You peel off your glasses and hit the Judas switch on your phone, then the antiquated TETRA terminal, and finally—when he clears his throat impatiently—your cameras and biomonitors. “Which department are you with?” asks Liz.
“Officially, you’ll find the plaque on our door reads ‘Organisation pour Nourrir et Consolider L’Europe.’” Your watching the Man in Black in the driver’s mirror, and his cheek doesn’t twitch. Behind him, in the jump-seat in the cargo area, his companion is opening up a Peli briefcase and exposing an array of hardware that you’re really not supposed to fly with. “It’s our little joke—the only one. We’re not the Man from UNCLE, and this isn’t a game.”

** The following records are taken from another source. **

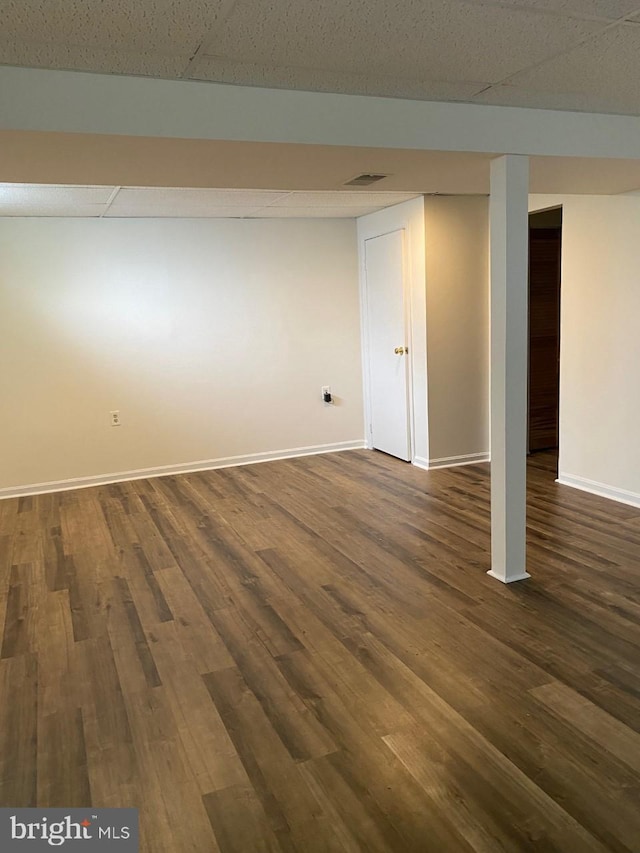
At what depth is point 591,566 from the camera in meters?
3.55

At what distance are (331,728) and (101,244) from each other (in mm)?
4622

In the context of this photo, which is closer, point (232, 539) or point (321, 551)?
point (321, 551)

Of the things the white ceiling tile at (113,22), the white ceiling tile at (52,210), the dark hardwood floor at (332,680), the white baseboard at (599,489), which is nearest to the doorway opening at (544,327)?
the white baseboard at (599,489)

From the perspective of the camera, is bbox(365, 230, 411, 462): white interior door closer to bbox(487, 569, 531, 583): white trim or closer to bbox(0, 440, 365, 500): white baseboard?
bbox(0, 440, 365, 500): white baseboard

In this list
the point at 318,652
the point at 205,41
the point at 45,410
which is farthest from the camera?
the point at 45,410

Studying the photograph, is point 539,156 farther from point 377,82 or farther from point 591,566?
point 591,566

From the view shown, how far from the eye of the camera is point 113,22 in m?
1.96

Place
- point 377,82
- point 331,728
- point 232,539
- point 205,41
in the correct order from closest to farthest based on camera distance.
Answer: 1. point 205,41
2. point 331,728
3. point 377,82
4. point 232,539

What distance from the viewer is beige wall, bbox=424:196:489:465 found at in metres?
5.52

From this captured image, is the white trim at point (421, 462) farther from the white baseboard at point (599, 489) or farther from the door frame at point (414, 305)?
the white baseboard at point (599, 489)

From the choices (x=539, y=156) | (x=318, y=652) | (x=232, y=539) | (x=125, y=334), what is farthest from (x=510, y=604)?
(x=125, y=334)

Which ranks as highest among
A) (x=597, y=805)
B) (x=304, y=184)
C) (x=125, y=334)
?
(x=304, y=184)

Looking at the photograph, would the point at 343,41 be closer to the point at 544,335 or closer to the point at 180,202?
the point at 180,202

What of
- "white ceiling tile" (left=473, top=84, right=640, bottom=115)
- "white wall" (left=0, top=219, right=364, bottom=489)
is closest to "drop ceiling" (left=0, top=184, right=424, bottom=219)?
"white wall" (left=0, top=219, right=364, bottom=489)
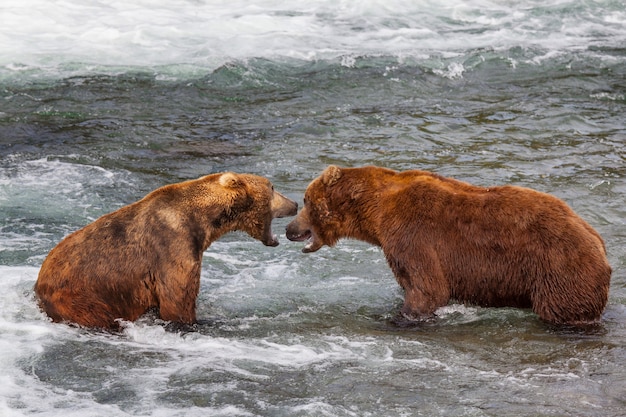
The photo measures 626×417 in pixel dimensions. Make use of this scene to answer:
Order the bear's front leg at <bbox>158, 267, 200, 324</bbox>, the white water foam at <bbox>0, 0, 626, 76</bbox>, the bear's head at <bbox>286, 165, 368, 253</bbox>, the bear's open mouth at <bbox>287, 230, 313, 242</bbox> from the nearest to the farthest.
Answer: the bear's front leg at <bbox>158, 267, 200, 324</bbox> → the bear's head at <bbox>286, 165, 368, 253</bbox> → the bear's open mouth at <bbox>287, 230, 313, 242</bbox> → the white water foam at <bbox>0, 0, 626, 76</bbox>

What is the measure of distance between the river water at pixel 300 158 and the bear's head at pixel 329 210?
46 centimetres

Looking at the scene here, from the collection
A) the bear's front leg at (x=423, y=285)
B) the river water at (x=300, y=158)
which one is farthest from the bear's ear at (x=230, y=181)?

Liz, and you’ve got to give her credit for keeping a level head, is having none of it. “Then you’d better tell me precisely who you are and what the hell you think you’re doing here. Because right now you are on my patch, and you are breaking the speed limit, violating at least three different firearms regulations, and if you don’t pull over on my request, I’ll have to add kidnapping two police officers to the charge sheet.”
You carefully move your left hand to your belt and make sure there’s nothing in the way of your wee tinny of whooping gas. Because if the skipper puts it like that…
“You have nothing to worry about,” says the spook. “My credentials.” He pulls out a passport with a white cover, then a fancy ID badge. Liz takes them.
“You know damn well I can’t verify these while I’m off-line,” she snaps. “The name’s right, but how do you expect me to confirm you’re the real thing? Tell me, Kemal, assuming that’s your real name, where are you taking us?”
The man in the back finishes screwing the stock onto his weapon—it looks like a cross between a sawn-off shotgun and a paintball gun—and puts it down on the case.